Gail’s ears perked. “Sammy Bell?”

“The one and only. And it never behooves to disappoint one’s largest client.”

“Especially this one,” Gail said.

“Indeed.” He took another sip. “If only Mr. Bell knew the truth of his friend.”

“What truth is that?”

Navarro looked concerned. “Alice didn’t tell you?”

“You’d be shocked-or maybe pleased-to know how little she shared with me about anything.” Gail told herself that she was going to have to reexamine her whole attitude about tea.

Navarro pushed his chair away from the table and crossed his legs. “I don’t have any real proof, you understand. Common wisdom-now there’s an oxymoron for you-has it that Marilyn’s husband killed her because of her affair with Aaron, but I’ve always felt that poor Mr. Schuler was set up by that young man, and that the young man himself was Marilyn’s killer.”

Gail recoiled. “Why would he do that?”

Navarro’s face twitched. It looked like equal parts smile and wince. “I hope you have time for a long story,” he said.

As Navarro unfolded his tale, it seemed obvious to Gail that he’d been thinking a lot about this over his years in exile.

“Sometimes I found myself in the position of shuttling money,” he explained. “I was never entirely sure what it was for, but you get a feel for these things over time. The amounts were always large. Tens of thousands of dollars. And of course nine times out of ten, the money was flowing toward Mr. Bell’s operation. Rarely away from it.”

Gail detected subtext. “Except sometimes?”

He stabbed a finger toward her nose. “Exactly. Except sometimes.
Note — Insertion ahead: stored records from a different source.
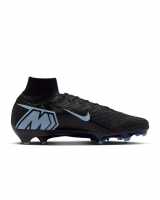 Бутсы NIKE MERCURIAL SUPERFLY 10 ELITE FG (уценка 15499 руб.) FQ1454-001 - вид 2 миниатюра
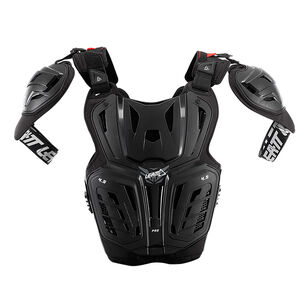 Jofa Protector De Pecho Leatt Moto 4.5 Pro Xxl Blk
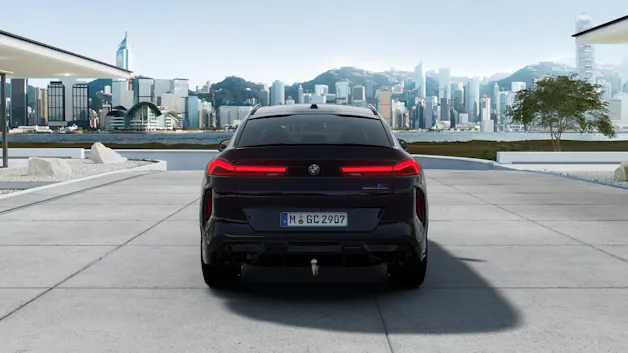 BMW X6 M Competition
Like, for example, the three days before my life as I knew it was forced to end. We handled an outgoing payment of two hundred fifty thousand dollars.”

Gail gasped. “Yowsers.”

Navarro smiled. “My thoughts exactly. We handled the payment in two parts, about a week apart. Half one week and half the second week.” His eyes narrowed. “So, Ms. Private Investigator, what does that sound like to you?”

“Half on contract and half on delivery.”

Navarro gave a conciliatory bow. “I left out a detail. There was no delivery of goods. Just a payment followed by another payment.”

Something clicked in Gail’s head. “A hit?”

He jabbed his finger in the air again. “That’s what I concluded. It’s the only thing that made sense. For that amount of money, it’s somebody damned important. And it certainly makes sense to have a completion bonus. There’s also the fact of the dead drop. I forgot to mention that, too. We weren’t supposed to deliver either payment to a person. Instead, there was a dead drop at a rest stop along the Jersey Turnpike. Lots of money, anonymous recipient.”

Gail found herself nodding. “Definitely a hit.”

“Right. Murder. Cold blood and all that. Be honest with you, that was way beyond anything that I signed up for. Scared the bejesus out of me. It’s one thing to risk disbarment and maybe a year or three in prison, but now we were talking big time.”